Given problem 1:
Write out the passage of the ivory ban article from "The Hong Kong Agriculture, Fisheries" up to and including "happened in 2011.", word for word.

The remaining members of staff have no work to do, but they will stay on the payroll, earning a fraction of their previous wage, until other jobs can be found for them.
The international community has hailed the ban as a move that could help to eradicate poaching and reverse the decline in the number of African elephants in the wild, estimated to be between 450,000 and 700,000. The tusks of African elephants are longer and more workable than those of their Asian counterparts, and therefore more valuable.
However, despite the ban, problems and challenges still exist.
Family death knell
Weng Zhanxuan, a sixth-generation ivory carver in Guangzhou, is one of the few remaining “employees” at the Guangzhou Daxin Ivory Carving Factory, but he is no longer allowed to use his skills.
Weng’s family has been making ivory balls for about 200 years.
The balls, which feature several rotatable internal layers, are carved from a single piece of ivory, and both Weng’s father and grandfather are revered as national arts and crafts masters.
The family regards the ivory ban as a personal death sentence.
“For a long time, my family has earned a humble living by carving ivory balls. We strongly believe in passing on our skills, but now we can only see the end of the line,” Weng said.
“We don’t know what will happen in the future, and no work can be done at the factory. Having nothing to do makes us feel even worse. The factory pays us 1,600 yuan ($250) a month, which is barely a living wage in Guangzhou.”
As a result, the 25-year-old plans to make a new start in Hong Kong, just an hour by bus from his home.
In July, Hong Kong’s Legislative Council announced a bill that would ban the ivory trade in 2021, but a final decision has yet to be made. That means the trade will continue in the city for at least three more years.
However, while Weng believes Hong Kong will provide a period of grace for craftsmen from the mainland, many experts and market researchers are less optimistic.
The Hong Kong Agriculture, Fisheries and Conservation Department conducted a survey of the city’s ivory trade between February and April 2016.
The results revealed that the local ivory trade is effectively inactive because approximately 90 percent of the city’s reserves were purchased before 1990 and the last ivory transaction happened in 2011.
In 2016, the Hong Kong government announced that it would reduce the sale and processing of ivory, aiming to end the trade completely within five years.
Since then, the price of tusks has fallen from tens of thousands of Hong Kong dollars per kilogram to less than HK$10,000 ($1,279), according to Pong Tat-lei, a local trader.
“The mainland ban is hitting Hong Kong’s ivory traders hard because most of our clients come from the other side of the border,” he said.
“If the government maintains this approach and refuses to compensate legitimate retailers, it may boost the illegal cross-border trade because sellers will have to dispose of their stockpiles.”
According to Li Xiaojia, a senior communications officer for the Beijing office of TRAFFIC, an NGO that monitors the trade in wildlife, the possible ban in Hong Kong and heightened awareness of elephant protection programs have resulted in the city’s ivory market shrinking.

Given problem 2:
Find each line in the entries below that contains the string "JSON", matching case, and copy those lines.

[Saved entries]
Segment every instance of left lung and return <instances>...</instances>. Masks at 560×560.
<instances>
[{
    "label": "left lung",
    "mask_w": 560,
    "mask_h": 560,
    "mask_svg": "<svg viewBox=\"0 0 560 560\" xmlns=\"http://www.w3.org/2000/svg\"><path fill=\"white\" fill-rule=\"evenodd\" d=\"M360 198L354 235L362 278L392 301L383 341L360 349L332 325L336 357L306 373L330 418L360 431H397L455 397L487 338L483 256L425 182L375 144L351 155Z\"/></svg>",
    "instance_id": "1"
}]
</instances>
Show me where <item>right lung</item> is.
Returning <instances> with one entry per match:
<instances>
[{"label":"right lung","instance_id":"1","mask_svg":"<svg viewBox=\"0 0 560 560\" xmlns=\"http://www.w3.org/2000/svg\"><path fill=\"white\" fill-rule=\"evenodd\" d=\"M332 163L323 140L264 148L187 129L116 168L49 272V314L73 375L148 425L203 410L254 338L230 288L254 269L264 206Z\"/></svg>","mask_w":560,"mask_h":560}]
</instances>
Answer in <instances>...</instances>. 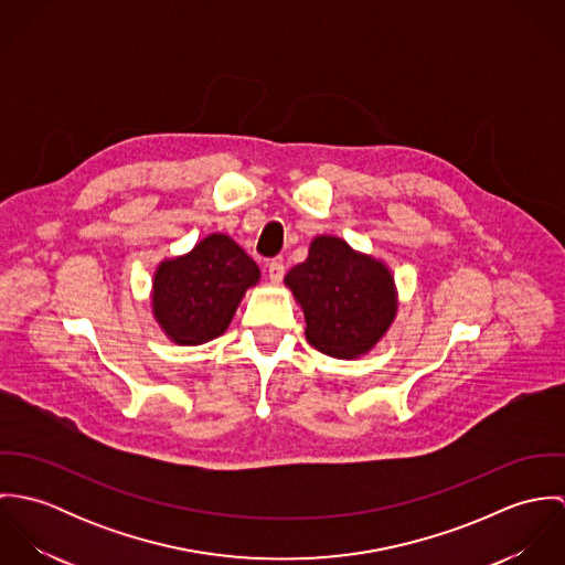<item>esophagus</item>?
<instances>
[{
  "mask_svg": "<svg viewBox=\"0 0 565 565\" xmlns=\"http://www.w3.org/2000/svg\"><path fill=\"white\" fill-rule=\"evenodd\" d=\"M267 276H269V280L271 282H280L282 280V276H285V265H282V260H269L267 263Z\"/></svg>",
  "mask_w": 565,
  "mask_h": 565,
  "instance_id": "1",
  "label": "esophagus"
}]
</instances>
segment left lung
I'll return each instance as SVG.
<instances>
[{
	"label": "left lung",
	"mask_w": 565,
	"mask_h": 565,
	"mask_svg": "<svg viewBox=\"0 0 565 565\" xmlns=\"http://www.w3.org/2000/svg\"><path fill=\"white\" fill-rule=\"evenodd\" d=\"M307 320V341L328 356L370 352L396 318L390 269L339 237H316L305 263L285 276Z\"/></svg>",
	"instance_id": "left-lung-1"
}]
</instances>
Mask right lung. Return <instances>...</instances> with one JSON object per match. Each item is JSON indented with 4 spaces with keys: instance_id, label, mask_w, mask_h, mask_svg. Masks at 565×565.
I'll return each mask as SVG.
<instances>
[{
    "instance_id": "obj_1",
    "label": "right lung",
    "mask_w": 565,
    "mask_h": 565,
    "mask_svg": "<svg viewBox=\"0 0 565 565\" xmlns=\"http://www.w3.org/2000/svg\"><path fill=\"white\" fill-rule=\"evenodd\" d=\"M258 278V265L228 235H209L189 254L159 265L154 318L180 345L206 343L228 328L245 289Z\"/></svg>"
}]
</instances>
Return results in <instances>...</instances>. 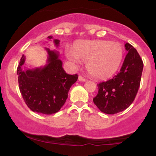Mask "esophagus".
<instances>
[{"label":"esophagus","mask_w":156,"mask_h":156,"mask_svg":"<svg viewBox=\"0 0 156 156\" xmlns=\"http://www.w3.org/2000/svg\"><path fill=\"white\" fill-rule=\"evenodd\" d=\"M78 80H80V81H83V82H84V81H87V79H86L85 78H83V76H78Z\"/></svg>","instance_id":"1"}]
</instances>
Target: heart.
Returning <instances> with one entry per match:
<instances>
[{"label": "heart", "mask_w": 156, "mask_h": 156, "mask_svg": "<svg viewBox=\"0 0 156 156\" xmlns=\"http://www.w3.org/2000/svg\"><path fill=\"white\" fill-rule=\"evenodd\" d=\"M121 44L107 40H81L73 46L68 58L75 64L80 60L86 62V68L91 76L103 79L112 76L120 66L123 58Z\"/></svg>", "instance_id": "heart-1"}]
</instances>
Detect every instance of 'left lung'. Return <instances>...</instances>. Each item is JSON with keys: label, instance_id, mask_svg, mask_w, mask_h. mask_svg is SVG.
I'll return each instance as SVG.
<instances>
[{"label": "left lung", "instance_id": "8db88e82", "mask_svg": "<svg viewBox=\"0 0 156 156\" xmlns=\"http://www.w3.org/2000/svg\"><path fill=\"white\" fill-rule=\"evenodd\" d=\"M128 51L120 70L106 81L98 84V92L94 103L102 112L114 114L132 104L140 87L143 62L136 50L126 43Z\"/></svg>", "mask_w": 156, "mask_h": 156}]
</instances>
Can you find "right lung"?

Response 1:
The Hong Kong Agriculture, Fisheries and Conservation Department conducted a survey of the city’s ivory trade between February and April 2016.
The results revealed that the local ivory trade is effectively inactive because approximately 90 percent of the city’s reserves were purchased before 1990 and the last ivory transaction happened in 2011.

Response 2:
Mask right lung. Return <instances>...</instances> with one JSON object per match. Each item is JSON indented with 4 spaces with keys: instance_id, label, mask_w, mask_h, mask_svg. Masks at 565×565.
Detect every instance of 'left lung'. Return <instances>...</instances>. Each item is JSON with keys: label, instance_id, mask_svg, mask_w, mask_h. mask_svg is SVG.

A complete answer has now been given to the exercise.